[Start Text excerpt]

The plaintiff excepted and assigned error to the judgment as signed and appealed to the Supreme Court. The only question involved on this appeal is whether the consent judgment and separation agreement made between plaintiff and defendant is a bar to plaintiff's action under C. S., 1666. We think so.
A separation agreement between husband and wife must be fair and reasonable and entered into without coercion or undue influence. Separation agreements are not favored by law, but under certain circumstances are recognized by statutes when signed in conformity thereto. C. S., 2515, 2516, 2529; Taylor v. Taylor, 197 N.C. 197, 148 S.E. 171.

[End Text excerpt]

## What needs to be done
In the court opinion excerpt, rewrite the part that begins with "The plaintiff excepted" and ends with "148 S.E. 171.", substituting "petitioner" for "plaintiff".

[Start Supplied information]

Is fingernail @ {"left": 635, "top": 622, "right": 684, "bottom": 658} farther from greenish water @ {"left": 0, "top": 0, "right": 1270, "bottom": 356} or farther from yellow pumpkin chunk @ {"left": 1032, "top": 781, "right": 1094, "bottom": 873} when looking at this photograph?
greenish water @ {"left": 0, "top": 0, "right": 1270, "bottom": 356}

[End Supplied information]

## Result of the task
The petitioner excepted and assigned error to the judgment as signed and appealed to the Supreme Court. The only question involved on this appeal is whether the consent judgment and separation agreement made between petitioner and defendant is a bar to petitioner's action under C. S., 1666. We think so.
A separation agreement between husband and wife must be fair and reasonable and entered into without coercion or undue influence. Separation agreements are not favored by law, but under certain circumstances are recognized by statutes when signed in conformity thereto. C. S., 2515, 2516, 2529; Taylor v. Taylor, 197 N.C. 197, 148 S.E. 171.